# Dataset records
# # # # #

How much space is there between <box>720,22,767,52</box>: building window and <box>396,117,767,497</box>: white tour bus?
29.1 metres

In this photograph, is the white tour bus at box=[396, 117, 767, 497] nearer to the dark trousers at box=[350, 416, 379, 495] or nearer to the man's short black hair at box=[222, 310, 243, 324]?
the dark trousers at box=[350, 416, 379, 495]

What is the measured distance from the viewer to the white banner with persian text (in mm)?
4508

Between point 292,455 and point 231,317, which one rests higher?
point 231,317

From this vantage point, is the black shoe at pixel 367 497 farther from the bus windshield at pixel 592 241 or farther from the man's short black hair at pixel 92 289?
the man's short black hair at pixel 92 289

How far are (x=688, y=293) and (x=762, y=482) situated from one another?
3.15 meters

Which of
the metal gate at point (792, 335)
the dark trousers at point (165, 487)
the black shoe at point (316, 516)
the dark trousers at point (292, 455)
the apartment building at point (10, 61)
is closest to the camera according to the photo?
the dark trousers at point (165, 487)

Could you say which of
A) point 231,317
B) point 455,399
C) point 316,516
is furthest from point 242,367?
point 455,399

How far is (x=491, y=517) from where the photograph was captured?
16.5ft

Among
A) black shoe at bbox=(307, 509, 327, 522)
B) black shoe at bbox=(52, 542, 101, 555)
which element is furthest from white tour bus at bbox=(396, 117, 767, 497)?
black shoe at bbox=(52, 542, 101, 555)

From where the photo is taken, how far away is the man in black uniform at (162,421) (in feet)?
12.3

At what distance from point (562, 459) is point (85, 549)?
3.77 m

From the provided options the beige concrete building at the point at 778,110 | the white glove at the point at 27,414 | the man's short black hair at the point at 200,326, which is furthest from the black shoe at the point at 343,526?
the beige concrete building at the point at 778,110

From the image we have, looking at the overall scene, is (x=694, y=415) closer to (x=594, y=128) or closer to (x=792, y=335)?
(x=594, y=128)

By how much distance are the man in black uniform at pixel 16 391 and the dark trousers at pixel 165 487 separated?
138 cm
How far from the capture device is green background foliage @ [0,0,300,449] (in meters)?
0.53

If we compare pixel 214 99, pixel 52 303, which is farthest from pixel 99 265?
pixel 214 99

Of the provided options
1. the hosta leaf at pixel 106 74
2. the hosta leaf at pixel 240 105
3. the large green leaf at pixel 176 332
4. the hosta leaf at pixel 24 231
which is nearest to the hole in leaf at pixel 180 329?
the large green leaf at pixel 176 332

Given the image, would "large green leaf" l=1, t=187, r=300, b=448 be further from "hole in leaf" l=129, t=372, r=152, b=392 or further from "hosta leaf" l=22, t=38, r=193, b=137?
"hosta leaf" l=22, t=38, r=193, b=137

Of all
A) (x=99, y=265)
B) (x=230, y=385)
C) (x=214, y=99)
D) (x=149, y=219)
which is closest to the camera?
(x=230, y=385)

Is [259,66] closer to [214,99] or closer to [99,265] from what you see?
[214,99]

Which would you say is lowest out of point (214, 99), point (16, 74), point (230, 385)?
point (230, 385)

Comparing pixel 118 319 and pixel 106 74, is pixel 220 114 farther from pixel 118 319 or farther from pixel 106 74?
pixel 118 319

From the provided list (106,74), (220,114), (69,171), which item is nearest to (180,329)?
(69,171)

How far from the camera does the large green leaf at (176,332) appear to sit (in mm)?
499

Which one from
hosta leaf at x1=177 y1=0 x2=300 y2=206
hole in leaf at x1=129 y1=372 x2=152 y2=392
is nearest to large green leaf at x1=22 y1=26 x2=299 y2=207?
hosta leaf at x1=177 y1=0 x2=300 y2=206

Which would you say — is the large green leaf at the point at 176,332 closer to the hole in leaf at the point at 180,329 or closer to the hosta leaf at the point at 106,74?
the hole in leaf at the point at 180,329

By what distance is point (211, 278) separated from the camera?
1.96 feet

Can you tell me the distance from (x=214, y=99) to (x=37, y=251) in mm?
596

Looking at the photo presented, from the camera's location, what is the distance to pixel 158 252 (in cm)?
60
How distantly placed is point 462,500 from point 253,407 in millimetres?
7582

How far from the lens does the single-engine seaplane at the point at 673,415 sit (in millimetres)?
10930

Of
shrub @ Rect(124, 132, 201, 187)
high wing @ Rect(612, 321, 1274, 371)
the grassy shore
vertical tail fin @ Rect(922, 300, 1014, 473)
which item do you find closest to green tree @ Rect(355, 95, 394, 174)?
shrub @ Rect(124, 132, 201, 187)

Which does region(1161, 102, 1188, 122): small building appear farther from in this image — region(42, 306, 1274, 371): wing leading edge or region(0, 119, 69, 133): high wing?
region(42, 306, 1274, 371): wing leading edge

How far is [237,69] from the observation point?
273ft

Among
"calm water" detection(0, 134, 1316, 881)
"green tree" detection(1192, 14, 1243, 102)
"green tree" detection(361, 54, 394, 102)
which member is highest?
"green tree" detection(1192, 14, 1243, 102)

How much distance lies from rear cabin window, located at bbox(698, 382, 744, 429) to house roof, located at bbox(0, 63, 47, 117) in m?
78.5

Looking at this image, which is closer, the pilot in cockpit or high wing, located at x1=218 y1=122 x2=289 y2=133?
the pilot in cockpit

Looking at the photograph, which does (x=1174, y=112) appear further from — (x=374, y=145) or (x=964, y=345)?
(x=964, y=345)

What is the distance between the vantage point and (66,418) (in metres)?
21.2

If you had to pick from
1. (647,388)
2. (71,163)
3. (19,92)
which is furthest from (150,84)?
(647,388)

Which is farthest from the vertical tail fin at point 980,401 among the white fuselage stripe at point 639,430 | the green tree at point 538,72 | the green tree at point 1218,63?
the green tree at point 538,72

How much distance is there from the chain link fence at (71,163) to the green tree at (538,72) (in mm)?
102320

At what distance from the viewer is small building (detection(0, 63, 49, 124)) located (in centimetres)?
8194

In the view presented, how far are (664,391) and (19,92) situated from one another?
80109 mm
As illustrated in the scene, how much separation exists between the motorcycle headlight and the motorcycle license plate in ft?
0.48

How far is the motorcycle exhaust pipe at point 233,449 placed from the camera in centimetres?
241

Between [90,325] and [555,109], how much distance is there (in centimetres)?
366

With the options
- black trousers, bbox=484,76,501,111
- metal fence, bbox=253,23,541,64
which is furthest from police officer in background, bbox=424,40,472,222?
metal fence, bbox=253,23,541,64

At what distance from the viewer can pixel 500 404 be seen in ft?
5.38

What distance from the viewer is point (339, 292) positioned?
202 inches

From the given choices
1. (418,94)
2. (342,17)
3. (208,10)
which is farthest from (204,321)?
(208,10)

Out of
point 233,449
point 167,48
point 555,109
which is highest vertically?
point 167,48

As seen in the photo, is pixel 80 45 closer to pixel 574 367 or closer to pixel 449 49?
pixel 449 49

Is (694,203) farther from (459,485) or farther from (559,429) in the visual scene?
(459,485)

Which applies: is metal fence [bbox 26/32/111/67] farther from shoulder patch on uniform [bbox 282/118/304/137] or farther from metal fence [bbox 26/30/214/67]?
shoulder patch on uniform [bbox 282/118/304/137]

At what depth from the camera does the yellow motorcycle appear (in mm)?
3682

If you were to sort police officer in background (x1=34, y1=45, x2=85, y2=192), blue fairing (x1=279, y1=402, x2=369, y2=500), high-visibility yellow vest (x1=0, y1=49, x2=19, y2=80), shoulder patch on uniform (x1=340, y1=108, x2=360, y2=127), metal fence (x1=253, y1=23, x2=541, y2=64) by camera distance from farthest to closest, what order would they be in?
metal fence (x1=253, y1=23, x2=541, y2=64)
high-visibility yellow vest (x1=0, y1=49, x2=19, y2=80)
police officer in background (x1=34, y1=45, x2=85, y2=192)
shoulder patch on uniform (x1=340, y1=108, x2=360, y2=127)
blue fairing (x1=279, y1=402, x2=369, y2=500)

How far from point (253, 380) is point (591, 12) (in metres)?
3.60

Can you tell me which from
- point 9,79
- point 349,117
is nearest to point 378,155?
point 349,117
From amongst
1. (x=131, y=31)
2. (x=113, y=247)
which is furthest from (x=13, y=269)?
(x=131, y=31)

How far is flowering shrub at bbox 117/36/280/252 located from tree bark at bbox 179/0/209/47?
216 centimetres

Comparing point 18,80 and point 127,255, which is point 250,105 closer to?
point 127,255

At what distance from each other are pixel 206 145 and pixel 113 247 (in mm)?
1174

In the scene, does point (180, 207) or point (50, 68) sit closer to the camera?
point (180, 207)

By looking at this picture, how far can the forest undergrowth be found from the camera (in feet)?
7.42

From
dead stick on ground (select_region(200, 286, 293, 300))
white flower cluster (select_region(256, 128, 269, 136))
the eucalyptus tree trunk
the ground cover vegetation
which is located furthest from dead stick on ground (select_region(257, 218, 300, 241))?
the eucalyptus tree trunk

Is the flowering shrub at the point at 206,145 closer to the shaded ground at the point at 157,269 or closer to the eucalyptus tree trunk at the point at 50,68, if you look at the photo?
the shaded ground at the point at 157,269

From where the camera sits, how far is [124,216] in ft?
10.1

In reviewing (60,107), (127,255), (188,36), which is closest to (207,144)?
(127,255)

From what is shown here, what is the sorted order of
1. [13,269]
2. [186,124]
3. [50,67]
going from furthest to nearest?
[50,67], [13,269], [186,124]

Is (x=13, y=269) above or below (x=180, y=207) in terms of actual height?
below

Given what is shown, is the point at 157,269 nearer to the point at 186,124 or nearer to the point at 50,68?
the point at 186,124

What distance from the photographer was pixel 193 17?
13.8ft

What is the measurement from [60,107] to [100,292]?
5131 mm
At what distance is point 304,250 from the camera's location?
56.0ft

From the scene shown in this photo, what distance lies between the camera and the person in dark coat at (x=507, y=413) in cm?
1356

# # # # #

# INSTRUCTIONS FOR THE TASK
Copy the lines verbatim, starting at the first line and ending at the line containing "29.1 metres".

# EXERCISE RESPONSE
How much space is there between <box>720,22,767,52</box>: building window and <box>396,117,767,497</box>: white tour bus?
29.1 metres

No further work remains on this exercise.